The implications for the wireless future are significant. There must be some way to transfer this widely-popular away message functionality, particularly the ease with which a text message is entered into the client software so that people attempting to contact one another can get a real sense of how available a person is and by what means. It could even be converted via text-to-speech to form a sort of dynamic answering machine, maybe even using technology to mimic the person's voice. This idea of exporting state and profiles, perhaps even dynamically based on cellular location sensing, will be increasingly important as varieties of access methods proliferate. Alternatively, when a person has announced that they cannot be bothered by a voice conversation, a voice call can be converted to a text instant message.
Voice over IP has not quite caught on in the college market. Students seem unwilling to sacrifice quality and convenience just to converse for free over the open Internet. There has been some success from providers such as I-link ( http://www.i-link.net ), which provide a somewhat more customary degree of ease. Yale's Director of Network Operations foresees implementing SIP on the campus network within two years, and the school's Director of Information Technology Services is looking closely at deploying a private wireless cloud to facilitate both data and voice. Already, many students have turned to private cell phones for there convenience, privacy and cheaper rates. The viral success of instant messaging and cellular phones, in contrast to that of consumer VoIP plays, should be a lesson about the importance of the application layer and the direction it might take.
The Pluses and Minuses of Research and Development.

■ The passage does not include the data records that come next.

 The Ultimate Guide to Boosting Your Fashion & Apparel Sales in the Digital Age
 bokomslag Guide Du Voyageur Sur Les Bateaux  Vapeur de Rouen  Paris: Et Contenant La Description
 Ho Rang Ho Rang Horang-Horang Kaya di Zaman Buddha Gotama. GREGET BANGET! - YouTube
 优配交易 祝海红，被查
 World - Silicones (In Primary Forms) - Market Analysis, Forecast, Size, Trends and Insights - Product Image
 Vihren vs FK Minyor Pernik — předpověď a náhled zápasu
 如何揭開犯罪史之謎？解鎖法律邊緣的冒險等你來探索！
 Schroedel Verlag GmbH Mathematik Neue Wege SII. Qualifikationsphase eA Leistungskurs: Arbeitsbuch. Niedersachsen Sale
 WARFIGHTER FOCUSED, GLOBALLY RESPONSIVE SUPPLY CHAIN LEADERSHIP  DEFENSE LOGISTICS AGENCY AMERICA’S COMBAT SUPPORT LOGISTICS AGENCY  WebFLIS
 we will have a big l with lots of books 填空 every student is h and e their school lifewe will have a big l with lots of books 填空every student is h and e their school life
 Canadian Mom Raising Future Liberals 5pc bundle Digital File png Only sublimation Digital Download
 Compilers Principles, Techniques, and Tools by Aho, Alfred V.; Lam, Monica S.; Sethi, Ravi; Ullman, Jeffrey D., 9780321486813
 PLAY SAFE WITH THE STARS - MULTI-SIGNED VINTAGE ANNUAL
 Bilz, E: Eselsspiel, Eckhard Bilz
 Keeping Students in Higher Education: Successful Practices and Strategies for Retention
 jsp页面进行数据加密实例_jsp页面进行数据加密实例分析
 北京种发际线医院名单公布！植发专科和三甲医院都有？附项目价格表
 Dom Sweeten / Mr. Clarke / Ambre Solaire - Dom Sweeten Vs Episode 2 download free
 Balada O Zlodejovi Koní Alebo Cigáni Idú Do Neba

One industry trend that needs to be recognized is the exodus of R&D talent in various carrier companies to new startups or specific suppliers. In effect, what is going on is that the Industry is admitting that R&D is something they do not do well. Not because of the talent but do to the lack of commitment. It is sort of a reverse of "Not Invented Here" [NIH].
Carl has discussed from seeing Lab demos at various carrier R&D facilities that many are "cool solutions". But, the carrier often couldn't get the coolness out of the lab in a way that made it operational. Countless times I have watched engineers smile gleefully at simple call completion during demos, but what is needed is an easy to adapt platform for a number of services. The carriers are keeping tactical people who can aid operations in providing service while shedding people with vision.
The assumption is they will solve the issue of distinction by marketing...either bundling many services together or by selecting a key feature to implement to gain "stickiness" in their application.
I am not sure what the ultimate result is, but I am impressed with the VON companies that are taking advantage of this phenomena and hiring the available talent.